The Mudcat Café TM
Thread #117271   Message #2527771
Posted By: CapriUni
30-Dec-08 - 05:01 PM
Thread Name: Folklore: Celebrating the Winter Solstice
Subject: RE: Folklore: Celebrating the Winter Solstice
I meant to post this earlier, but clicked the wrong button at the wrong time, and lost it. (Just as well, I was being long-winded and pedantic. I'll keep this one short)

I've been a casual scholar of folklore and mythology most of my life, and while I make no claims of expertise, I've come to two basic conclusions:

  1. Human responses to the changing seasons are fairly universal, because they all spring naturally from our human needs. So when it's dark and cold, we'll feel the impulse to gather together, light lights and be generous with one another.

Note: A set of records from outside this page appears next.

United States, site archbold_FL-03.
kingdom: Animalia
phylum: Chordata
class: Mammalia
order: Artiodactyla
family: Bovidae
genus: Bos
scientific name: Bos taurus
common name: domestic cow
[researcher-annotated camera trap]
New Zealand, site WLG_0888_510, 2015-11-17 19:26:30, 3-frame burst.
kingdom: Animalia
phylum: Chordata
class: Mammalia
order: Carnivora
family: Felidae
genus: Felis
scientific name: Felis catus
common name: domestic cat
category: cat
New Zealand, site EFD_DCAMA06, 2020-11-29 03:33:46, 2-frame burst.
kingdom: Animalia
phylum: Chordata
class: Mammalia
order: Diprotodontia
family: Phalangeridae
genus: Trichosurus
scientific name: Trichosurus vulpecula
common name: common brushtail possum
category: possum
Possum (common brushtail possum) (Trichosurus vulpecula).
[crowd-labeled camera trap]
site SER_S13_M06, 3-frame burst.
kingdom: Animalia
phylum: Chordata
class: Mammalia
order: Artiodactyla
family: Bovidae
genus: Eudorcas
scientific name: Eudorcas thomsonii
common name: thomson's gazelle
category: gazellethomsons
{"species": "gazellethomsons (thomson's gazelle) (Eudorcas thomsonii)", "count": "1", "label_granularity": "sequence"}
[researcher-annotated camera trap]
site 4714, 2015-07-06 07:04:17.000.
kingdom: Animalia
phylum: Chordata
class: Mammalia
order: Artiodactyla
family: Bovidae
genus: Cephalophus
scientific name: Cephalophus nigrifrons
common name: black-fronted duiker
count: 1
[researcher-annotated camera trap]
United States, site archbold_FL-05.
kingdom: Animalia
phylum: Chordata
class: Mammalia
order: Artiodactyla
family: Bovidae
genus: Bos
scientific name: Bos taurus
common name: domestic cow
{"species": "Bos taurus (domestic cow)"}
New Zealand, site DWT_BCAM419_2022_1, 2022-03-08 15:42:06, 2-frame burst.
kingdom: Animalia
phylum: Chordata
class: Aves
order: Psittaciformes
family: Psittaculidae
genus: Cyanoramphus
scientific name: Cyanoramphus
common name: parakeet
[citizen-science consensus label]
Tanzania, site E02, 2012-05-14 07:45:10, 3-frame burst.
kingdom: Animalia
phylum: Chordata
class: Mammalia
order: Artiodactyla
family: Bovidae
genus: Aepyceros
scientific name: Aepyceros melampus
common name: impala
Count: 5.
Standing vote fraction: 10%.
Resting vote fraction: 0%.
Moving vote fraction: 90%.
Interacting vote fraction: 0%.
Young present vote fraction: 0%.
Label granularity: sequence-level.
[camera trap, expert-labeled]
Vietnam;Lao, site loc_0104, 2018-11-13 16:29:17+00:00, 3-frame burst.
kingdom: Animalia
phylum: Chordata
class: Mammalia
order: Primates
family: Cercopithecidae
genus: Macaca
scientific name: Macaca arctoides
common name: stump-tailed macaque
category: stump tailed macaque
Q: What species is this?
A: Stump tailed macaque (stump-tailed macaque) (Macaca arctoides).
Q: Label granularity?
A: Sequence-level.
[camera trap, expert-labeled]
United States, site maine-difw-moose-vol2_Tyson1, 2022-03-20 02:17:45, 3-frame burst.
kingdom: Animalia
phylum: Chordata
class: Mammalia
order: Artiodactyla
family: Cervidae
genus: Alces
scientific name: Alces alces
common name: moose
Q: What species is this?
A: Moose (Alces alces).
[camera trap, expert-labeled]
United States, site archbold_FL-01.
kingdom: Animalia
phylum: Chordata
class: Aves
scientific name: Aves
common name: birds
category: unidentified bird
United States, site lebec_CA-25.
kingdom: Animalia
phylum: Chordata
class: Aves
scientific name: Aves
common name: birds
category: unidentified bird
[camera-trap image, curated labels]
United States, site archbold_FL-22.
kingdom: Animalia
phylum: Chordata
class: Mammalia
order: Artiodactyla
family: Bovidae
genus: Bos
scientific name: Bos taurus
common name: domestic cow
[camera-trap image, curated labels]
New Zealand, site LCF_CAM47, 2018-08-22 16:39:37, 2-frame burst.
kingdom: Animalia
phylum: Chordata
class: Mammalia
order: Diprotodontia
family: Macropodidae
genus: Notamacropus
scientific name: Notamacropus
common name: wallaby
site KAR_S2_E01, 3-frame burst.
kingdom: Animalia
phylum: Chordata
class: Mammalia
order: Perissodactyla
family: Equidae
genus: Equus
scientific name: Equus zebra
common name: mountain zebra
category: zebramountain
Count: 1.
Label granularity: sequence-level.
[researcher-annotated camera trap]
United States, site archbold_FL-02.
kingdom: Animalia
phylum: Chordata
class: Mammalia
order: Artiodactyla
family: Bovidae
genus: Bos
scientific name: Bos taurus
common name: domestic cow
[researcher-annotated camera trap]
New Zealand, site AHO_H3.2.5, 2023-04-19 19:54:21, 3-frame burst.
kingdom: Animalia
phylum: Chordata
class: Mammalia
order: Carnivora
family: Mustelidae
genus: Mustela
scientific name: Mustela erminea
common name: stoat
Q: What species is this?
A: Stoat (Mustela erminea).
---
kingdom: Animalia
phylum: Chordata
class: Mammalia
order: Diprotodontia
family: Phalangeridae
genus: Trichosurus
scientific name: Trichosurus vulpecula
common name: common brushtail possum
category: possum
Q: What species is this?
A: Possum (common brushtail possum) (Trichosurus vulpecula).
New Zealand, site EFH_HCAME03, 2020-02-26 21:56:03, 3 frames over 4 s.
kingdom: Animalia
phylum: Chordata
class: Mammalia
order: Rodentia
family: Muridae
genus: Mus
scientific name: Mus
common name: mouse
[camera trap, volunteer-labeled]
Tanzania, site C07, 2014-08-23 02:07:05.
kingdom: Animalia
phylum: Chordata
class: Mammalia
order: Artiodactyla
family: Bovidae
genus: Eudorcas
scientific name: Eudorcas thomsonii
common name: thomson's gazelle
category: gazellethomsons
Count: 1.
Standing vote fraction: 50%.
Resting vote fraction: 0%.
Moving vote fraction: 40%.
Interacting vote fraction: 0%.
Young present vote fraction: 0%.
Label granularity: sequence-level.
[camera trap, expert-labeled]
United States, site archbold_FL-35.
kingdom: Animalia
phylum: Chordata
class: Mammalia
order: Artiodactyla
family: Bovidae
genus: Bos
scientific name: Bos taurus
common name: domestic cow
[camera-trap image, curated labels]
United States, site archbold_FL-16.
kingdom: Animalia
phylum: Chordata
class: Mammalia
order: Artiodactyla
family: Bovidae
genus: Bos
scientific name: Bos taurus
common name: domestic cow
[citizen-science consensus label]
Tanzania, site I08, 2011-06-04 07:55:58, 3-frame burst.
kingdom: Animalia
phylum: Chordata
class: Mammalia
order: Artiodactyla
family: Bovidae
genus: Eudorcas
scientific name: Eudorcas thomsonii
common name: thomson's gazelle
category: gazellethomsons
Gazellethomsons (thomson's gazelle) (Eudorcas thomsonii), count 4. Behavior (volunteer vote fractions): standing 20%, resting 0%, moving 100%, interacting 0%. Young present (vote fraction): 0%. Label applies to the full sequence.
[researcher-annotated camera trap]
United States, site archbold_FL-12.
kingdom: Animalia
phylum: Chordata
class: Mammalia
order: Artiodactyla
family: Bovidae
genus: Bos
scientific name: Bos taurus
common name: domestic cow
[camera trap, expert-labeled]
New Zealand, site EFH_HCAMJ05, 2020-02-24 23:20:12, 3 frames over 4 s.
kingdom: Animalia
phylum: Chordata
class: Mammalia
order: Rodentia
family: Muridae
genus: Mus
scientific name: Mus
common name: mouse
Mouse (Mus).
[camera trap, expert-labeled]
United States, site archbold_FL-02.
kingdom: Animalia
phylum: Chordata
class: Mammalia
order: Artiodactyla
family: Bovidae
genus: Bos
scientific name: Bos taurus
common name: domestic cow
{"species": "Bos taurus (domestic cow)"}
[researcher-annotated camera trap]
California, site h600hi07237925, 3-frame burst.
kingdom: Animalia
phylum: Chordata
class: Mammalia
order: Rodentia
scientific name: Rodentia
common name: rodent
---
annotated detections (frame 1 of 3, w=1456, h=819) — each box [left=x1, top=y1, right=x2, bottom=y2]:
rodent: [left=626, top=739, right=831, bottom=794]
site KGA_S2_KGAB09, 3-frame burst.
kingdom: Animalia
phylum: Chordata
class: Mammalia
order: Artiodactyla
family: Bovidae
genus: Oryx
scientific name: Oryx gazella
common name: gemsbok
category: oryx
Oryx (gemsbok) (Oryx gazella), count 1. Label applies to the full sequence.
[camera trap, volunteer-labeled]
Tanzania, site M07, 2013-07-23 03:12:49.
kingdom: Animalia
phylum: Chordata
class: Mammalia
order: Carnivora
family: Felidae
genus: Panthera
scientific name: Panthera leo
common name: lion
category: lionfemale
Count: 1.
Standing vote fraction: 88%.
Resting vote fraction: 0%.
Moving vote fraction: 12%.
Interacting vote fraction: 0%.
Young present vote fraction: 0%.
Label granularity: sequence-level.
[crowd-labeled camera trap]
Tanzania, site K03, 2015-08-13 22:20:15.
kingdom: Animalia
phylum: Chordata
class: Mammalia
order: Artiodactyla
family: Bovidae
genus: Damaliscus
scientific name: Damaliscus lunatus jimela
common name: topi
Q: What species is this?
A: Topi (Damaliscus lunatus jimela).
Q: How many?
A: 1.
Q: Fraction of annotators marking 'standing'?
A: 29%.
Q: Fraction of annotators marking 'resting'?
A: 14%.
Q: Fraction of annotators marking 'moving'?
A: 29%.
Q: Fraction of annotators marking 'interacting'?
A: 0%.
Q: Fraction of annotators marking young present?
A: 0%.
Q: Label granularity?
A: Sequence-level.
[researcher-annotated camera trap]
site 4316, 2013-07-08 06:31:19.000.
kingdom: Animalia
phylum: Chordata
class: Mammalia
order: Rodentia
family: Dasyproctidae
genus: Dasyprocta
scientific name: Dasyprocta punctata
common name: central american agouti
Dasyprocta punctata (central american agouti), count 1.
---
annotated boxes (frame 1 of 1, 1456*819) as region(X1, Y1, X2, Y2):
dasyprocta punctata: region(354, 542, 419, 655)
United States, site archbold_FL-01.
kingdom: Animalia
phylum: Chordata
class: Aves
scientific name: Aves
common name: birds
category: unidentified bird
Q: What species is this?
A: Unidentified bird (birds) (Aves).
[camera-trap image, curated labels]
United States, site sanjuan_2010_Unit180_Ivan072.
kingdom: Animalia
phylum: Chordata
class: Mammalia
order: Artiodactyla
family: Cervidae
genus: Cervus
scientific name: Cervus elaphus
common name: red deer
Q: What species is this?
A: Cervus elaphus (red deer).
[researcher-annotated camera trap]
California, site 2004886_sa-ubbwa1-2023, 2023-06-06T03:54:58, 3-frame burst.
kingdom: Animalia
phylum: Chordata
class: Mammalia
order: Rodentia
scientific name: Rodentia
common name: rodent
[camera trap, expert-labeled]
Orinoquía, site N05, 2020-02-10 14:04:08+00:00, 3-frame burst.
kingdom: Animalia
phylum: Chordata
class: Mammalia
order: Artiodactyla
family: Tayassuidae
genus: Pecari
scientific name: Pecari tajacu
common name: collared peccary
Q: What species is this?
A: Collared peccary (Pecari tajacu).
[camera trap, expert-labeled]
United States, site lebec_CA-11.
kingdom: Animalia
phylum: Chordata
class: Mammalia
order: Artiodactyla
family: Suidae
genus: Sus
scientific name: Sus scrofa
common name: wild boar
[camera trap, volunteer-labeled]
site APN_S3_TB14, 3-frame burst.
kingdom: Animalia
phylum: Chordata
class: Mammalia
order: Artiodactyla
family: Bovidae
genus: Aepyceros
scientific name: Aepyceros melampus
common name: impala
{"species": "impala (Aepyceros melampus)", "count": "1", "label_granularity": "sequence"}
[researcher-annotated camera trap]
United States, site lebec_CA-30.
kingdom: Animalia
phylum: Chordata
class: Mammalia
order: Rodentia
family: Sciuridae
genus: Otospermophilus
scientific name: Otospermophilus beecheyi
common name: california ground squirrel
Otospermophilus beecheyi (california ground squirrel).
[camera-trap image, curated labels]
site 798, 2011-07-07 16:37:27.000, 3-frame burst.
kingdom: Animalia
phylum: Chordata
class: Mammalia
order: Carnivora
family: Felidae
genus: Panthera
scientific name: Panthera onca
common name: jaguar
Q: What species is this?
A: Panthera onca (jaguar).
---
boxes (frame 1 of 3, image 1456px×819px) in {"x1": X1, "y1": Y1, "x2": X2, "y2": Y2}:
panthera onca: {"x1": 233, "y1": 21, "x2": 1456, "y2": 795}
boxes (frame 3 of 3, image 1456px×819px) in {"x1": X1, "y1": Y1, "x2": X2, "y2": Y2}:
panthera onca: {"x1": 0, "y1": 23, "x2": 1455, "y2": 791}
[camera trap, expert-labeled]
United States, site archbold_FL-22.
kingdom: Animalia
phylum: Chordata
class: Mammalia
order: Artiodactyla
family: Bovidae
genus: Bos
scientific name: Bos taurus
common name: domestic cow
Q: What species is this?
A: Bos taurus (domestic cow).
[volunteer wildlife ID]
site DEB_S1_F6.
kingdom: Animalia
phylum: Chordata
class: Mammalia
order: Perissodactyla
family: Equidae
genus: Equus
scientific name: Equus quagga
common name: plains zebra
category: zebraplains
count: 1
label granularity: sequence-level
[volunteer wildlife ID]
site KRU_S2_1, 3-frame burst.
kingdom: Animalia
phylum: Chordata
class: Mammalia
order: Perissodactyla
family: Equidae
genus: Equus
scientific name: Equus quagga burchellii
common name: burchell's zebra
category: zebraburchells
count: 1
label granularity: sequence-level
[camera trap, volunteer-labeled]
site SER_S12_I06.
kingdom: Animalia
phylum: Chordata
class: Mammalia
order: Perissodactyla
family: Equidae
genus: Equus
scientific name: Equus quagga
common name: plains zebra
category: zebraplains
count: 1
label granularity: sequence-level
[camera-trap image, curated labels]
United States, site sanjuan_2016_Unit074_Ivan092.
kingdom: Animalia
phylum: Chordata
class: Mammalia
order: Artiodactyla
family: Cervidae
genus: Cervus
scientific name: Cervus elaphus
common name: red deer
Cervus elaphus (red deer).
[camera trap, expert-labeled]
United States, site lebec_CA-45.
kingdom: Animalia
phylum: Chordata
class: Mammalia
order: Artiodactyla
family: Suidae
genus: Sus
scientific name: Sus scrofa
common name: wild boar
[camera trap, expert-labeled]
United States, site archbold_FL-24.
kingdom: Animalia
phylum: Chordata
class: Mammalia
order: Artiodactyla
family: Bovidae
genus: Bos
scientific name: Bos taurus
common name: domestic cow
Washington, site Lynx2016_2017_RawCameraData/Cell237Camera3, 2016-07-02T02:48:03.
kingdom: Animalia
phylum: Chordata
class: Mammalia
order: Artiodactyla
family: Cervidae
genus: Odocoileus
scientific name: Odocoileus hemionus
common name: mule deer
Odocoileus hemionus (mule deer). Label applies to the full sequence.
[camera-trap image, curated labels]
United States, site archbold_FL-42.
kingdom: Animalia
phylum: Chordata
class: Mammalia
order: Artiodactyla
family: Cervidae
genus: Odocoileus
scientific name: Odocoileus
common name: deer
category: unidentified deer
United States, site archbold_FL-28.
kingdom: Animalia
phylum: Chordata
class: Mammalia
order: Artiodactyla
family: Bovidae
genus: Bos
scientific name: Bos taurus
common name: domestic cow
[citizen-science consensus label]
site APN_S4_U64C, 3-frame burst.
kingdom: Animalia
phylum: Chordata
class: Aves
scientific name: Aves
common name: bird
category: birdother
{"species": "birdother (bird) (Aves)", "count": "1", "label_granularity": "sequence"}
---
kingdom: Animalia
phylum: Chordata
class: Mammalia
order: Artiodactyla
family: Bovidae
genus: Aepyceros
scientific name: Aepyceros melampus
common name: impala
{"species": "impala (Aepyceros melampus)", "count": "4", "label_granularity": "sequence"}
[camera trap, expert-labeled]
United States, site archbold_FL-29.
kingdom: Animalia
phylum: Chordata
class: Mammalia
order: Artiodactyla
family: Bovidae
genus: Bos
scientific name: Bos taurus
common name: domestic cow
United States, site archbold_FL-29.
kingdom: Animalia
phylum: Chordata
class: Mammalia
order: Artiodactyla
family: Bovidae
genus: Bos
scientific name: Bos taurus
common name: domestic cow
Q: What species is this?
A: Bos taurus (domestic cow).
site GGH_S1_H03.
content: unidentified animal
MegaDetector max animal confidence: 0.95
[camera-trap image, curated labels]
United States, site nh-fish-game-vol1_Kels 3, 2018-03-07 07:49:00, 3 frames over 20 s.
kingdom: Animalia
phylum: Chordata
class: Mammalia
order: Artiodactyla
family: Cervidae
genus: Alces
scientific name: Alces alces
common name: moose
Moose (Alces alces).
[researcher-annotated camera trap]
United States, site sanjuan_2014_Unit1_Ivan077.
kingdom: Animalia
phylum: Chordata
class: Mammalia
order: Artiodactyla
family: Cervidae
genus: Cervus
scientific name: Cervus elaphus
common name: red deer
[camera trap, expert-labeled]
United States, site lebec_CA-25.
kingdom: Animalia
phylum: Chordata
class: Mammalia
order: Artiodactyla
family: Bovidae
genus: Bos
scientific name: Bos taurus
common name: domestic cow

  2. And when we cross paths with strangers for extended periods of time (as with trade and the expansion of empires), we tend to share in each others' celebrations, because when we're invited to join a party, we're more likely to accept than decline. Hence, the Roman soldiers adopting the Celtic Goddess Epona and the Persion god Mithras into their "official" pantheon.


    1. So I think it's (ultimately) unimportant whether or not a tradition has been passed down in a completely "unbroken" line, because even if it's been suppressed and forgotten for 1,000 years, eventually some new version will spring spontaneously from some human mind. If it has meaning and power, many people will join in, and remember it, and share it with others. It doesn't need to be "authentically anceint" for that.

      And, it doesn't surprise me that Britain, being on an island, has elements of rituals from both the Norse and the Celts.